EXCERPTED TEXT:
+ + +

X-Received-Bytes: 5814

by: MitchAlsup - Wed, 12 Oct 2022 19:15 UTC

On Wednesday, October 12, 2022 at 2:44:17 AM UTC-5, Quadibloc wrote:
> The various previous iterations of my Concertina II architecture
> hava all obviously been far to complex to have any chance of
> being taken seriously as an alternative to RISC-V and so on.
<
Basically you are putting too much stuff in a 5 pound bag.
This takes schedule, and RISV-generation 1 showed us that schedule
is one of the most important things in designing an architecture--
if you put too much stuff in, it takes too long to get done. AND THIS::
puts you behind in the performance game.
>
> An idea finally came my way as to how I could simplify it drastically
> enough so as to have some chance of consideration. However, the
> simplification comes at a cost which is probably high enough to still
> leave it without much chance.
>
> Essentially:
>
> All 32-bit instructions start with 1.
> All 16-bit instructions start with 0.
> A program is a stream of aligned 32-bit instructions. A 32-bit instruction
> slot may contain one 32-bit instructiion, or a pair of 16-bit instructions, or
> ...
>
> a 16-bit instruction, and a second half that starts with 1.
>
> 32-bit instructions that start with 111 are register-to-register operate
> instructions.
>
> 32-bit instructions that start with 101111 are not decoded as 32-bit
> instructions. These stub instructions serve as the second half,
> or more precisely, the remaining two-thirds, of a 48-bit instruction...
>
> that starts with the 16 bits that start with 1 which follow a single 16-bit
> instruction in the preceding 32-bit instruction slot.
>
> It's possible to follow such a 16 bits starting with 1 with two stub
> instructions in a row, this would allow for an 80-bit instruction with
> two memory references. (To be aligned, the 16-bit displacement
> in an address constant has to be in the last 16 bits of a 32-bit slot,
> so as not to collide with the bits at the start which indicate the type
> of its contents.)
>
> This allows the processor to fetch, and decode, every 32 bits in the
> instruction stream independently of every other, except for the visibly
> marked stub instructions.
>
> A 16-bit second half starting with 1 can also be followed by zero
> stub instructions, and have functions such as applying predication
> to the next few instructions. But predication would seem to break
> being able to fetch, decode, and start executing every instruction
> independently!
>
> Still, there is a way to manage this. Although having block headers and
> different types of blocks is a complication to avoid, one can _still_
> divide the instruction stream into blocks of eight 32-bit instruction slots.

+ + +

WRITTEN EXERCISE A: Rename "palm tree" to "date palm" in the entries, from the line with "Considering what this" up to and including the last line of the entries. Reproduce only those lines, with nothing else altered.
WRITTEN EXERCISE B: Go on with the forum post about the Concertina II architecture from where it stops.
The forum post about the Concertina II architecture and the entries are unrelated material.

Rows from a dataset for spatial reasoning
+ + +

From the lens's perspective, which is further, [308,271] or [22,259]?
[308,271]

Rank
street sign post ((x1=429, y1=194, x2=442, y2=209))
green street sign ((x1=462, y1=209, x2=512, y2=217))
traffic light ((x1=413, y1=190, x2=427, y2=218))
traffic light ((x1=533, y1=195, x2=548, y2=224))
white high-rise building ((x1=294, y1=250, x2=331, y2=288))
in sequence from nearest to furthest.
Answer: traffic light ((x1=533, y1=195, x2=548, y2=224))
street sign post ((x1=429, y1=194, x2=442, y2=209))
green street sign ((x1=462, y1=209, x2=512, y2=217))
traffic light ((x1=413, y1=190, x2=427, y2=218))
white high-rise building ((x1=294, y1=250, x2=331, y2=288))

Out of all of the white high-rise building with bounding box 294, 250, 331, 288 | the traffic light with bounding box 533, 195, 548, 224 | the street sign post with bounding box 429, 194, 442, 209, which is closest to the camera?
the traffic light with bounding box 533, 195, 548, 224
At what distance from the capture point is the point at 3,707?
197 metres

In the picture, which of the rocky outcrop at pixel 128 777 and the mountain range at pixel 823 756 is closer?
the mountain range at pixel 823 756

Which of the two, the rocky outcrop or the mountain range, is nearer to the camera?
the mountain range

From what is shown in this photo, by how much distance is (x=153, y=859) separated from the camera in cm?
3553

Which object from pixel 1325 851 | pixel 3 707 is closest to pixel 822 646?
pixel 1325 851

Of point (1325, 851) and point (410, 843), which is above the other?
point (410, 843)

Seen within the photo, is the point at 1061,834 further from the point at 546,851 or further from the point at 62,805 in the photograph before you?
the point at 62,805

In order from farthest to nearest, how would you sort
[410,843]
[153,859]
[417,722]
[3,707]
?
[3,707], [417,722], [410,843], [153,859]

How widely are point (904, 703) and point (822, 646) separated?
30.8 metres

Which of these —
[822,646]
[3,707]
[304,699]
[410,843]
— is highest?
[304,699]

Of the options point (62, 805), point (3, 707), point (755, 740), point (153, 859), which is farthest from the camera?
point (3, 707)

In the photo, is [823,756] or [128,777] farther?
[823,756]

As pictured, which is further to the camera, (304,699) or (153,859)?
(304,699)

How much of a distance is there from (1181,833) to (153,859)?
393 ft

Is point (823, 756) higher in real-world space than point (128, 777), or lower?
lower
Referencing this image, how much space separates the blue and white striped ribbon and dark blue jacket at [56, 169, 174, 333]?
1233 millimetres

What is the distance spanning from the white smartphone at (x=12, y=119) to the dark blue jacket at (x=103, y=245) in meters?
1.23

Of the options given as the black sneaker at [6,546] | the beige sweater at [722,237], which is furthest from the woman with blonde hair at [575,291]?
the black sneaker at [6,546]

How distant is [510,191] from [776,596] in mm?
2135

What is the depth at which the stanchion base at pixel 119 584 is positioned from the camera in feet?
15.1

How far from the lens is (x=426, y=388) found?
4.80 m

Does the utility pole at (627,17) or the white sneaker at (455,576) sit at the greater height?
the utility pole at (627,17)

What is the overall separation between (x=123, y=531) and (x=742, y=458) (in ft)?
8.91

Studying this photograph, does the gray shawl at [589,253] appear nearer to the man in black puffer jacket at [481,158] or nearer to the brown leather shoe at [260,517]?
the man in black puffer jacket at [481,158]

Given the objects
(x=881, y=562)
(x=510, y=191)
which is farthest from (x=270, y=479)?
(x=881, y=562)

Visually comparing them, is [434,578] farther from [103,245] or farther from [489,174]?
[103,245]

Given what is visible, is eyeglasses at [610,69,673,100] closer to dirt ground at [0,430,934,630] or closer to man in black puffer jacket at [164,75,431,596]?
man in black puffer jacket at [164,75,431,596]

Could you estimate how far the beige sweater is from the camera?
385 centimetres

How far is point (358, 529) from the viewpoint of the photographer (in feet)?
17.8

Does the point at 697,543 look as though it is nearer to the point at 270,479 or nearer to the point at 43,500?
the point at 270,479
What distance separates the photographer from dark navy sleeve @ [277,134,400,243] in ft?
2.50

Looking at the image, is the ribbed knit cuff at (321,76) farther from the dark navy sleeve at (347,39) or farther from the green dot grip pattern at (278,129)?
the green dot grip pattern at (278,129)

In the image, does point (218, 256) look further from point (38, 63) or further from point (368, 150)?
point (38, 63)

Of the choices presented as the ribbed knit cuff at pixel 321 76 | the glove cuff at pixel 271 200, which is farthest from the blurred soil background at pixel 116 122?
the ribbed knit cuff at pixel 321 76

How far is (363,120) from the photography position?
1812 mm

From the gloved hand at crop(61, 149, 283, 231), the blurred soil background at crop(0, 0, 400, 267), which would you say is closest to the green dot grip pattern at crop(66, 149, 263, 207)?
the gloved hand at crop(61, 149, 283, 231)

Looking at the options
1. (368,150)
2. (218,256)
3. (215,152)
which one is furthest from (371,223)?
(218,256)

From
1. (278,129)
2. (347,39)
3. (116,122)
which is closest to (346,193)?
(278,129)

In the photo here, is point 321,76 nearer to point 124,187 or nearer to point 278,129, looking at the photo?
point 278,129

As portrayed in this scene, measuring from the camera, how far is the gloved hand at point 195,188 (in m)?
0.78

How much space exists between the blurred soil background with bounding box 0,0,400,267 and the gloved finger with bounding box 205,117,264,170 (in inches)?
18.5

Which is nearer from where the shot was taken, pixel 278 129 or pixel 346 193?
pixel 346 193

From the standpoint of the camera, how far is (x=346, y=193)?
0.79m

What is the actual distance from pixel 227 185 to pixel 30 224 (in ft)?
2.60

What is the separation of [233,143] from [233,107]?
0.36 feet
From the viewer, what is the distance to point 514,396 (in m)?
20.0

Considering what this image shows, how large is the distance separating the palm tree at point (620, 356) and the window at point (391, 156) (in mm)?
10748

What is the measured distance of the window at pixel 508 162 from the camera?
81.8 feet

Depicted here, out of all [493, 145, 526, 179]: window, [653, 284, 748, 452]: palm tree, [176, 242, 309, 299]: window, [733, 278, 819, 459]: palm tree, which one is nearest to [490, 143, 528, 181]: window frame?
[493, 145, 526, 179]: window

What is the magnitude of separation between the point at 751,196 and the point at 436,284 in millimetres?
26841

+ + +

EXERCISE OUTPUT A:
Considering what this image shows, how large is the distance separating the date palm at point (620, 356) and the window at point (391, 156) (in mm)?
10748

What is the measured distance of the window at pixel 508 162 from the camera?
81.8 feet

Depicted here, out of all [493, 145, 526, 179]: window, [653, 284, 748, 452]: date palm, [176, 242, 309, 299]: window, [733, 278, 819, 459]: date palm, which one is nearest to [490, 143, 528, 181]: window frame?
[493, 145, 526, 179]: window

What is the magnitude of separation between the point at 751,196 and the point at 436,284 in millimetres?
26841

EXERCISE OUTPUT B:
>
> A second half that does predication can be required to only appear in
> the last 32-bit instruction slot of the block preceding the block
> containing the instructions it affects.
>
> And _that_ means that one can also have a second half that says
> 'do not decode these 32-bit slots, regardless of their content', which
> allows me to include immediates longer than 16 bits in the instruction
> stream!
>
> So despite the drastic simplification, I can basically offer the same
> features that the overly complicated architectures did.
<
Why you may have simplified encode/decode you still have too much stuff
in the bag.
>
> But the price?
<
It will take too long to implement and thereby never catch on.
>
> Memory-reference instructions are offered in two types:
>
> Those which can be unaligned, and indexed, but which can have only
> 8 of the 32 registers as their destination registers, and
>
> those which can have any of the 32 registers as their destination
> registers, but which can only refer to aligned data in memory, and which
> cannot be indexed.
>
> But, *now that I've worked out how to use the last 16 bits of a 32-bit
> instruction slot, in the last slot of a block as a header*, I can do *one*
> overly complicated thing... allow them to indicate 'these 32-bit
> instruction slots contain full memory-reference instructions, so decode
> them differently'.
>
> Of course, though, since now the indication lies _outside_ the block,
> one can't branch into a block with any immediates, with any full
> memory-reference instructions, or with predication.
>
> So, sadly, even _after_ my drastic simplification, it will still be
> too complicated to have any chance of acceptance.
<
Note:: A bigger bag does not help in this situation...........
>
> John Savard

Re: Drastic Simplification of Concertina II Coming

<74ac086e-80c0-4684-8ea9-76793e776416n@googlegroups.com>

copy mid

https://www.novabbs.com/devel/article-flat.php?id=28022&group=comp.arch#28022

copy link Newsgroups: comp.arch

X-Received: by 2002:a05:6214:20cf:b0:4b1:72a5:2f15 with SMTP id 15-20020a05621420cf00b004b172a52f15mr25961120qve.49.1665633710803;
Wed, 12 Oct 2022 21:01:50 -0700 (PDT)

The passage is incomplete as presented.